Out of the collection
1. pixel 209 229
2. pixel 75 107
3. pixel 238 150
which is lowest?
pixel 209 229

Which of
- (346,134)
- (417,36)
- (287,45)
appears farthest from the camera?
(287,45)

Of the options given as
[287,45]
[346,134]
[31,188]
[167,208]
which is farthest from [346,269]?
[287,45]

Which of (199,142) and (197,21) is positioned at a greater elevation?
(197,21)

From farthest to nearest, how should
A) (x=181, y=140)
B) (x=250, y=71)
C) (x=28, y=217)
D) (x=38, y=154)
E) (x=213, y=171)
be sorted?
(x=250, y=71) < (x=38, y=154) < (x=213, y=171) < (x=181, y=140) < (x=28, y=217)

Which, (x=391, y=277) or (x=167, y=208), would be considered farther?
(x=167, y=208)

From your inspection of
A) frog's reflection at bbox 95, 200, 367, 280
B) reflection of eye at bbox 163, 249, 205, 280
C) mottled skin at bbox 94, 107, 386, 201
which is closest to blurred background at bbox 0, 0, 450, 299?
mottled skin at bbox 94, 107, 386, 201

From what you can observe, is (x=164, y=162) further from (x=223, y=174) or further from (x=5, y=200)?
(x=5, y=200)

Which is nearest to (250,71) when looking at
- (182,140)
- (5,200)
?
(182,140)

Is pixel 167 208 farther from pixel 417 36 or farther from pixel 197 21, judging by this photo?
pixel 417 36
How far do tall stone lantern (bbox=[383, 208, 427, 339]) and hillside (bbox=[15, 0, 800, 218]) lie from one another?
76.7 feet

...

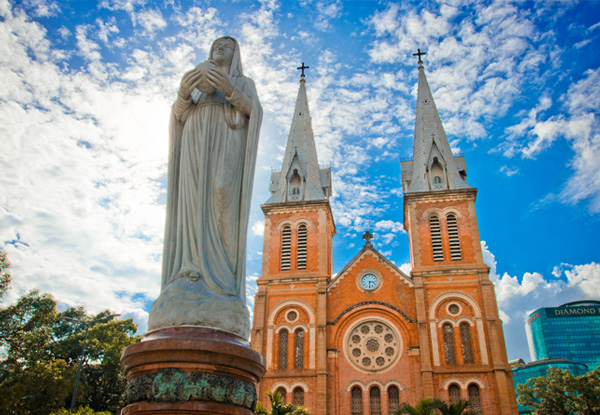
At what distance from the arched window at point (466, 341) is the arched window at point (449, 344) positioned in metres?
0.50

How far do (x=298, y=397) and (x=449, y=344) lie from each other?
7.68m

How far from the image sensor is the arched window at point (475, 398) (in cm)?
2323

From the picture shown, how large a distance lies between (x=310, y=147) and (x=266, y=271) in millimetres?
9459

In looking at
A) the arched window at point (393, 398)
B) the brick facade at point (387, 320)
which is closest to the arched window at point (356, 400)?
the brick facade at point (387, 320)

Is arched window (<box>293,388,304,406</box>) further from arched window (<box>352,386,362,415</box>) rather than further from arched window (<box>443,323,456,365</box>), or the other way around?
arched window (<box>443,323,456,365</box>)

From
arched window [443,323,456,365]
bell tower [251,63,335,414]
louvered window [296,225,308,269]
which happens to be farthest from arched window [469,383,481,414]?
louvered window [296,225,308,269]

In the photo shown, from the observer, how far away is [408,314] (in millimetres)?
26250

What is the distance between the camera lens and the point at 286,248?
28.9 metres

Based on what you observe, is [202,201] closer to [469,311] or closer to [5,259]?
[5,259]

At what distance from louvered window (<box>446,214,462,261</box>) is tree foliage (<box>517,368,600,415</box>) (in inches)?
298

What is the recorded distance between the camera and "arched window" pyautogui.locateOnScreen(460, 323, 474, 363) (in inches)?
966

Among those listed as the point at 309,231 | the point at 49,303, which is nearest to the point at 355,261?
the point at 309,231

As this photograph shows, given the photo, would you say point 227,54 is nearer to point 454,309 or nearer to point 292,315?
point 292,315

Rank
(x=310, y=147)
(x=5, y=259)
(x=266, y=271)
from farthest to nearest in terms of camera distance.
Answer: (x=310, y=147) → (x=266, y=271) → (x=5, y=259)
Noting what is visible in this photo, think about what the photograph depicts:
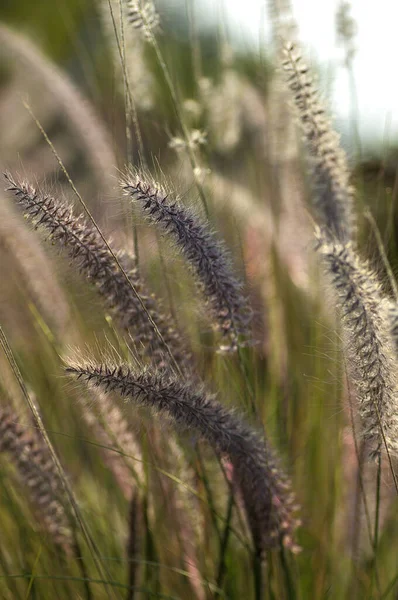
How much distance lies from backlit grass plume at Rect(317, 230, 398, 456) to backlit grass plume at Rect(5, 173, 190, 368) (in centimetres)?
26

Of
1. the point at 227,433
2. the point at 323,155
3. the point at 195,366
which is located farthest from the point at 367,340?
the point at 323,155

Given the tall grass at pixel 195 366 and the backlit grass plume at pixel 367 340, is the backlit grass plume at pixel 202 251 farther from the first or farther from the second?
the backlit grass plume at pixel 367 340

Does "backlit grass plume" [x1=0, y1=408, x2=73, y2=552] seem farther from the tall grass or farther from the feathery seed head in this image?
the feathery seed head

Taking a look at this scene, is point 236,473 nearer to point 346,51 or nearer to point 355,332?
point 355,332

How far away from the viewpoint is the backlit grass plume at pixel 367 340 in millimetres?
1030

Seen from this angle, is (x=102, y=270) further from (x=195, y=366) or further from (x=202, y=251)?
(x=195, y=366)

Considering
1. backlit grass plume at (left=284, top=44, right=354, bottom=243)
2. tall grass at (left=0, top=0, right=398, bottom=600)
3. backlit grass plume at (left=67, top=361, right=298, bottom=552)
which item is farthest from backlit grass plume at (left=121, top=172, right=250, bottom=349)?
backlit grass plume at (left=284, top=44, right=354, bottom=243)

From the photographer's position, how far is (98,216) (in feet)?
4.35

---

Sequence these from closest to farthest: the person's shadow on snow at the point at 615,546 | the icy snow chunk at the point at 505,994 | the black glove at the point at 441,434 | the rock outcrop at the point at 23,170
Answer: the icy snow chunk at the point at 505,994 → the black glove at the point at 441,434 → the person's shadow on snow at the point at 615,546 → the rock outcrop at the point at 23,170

### Your objective:
Please show every line of the records above that contains the word "distance", copying each such line in full.

### Solved problem:
At what distance from the arched window at point (466, 341) is the arched window at point (449, 344) positioned in metres?
From the picture shown, how large a distance lies between (x=310, y=147) and (x=266, y=271) in millimetres?
What is the distance between the camera lens and the point at 286,248?
At what distance from louvered window (<box>446,214,462,261</box>) is tree foliage (<box>517,368,600,415</box>) (in inches)?
What is the recorded distance between the camera and "arched window" pyautogui.locateOnScreen(460, 323, 474, 363) (in inches)?
from farthest to nearest in terms of camera distance.
How much distance lies from backlit grass plume at Rect(317, 230, 398, 456) to backlit grass plume at Rect(5, 173, 190, 368) (in centimetres)?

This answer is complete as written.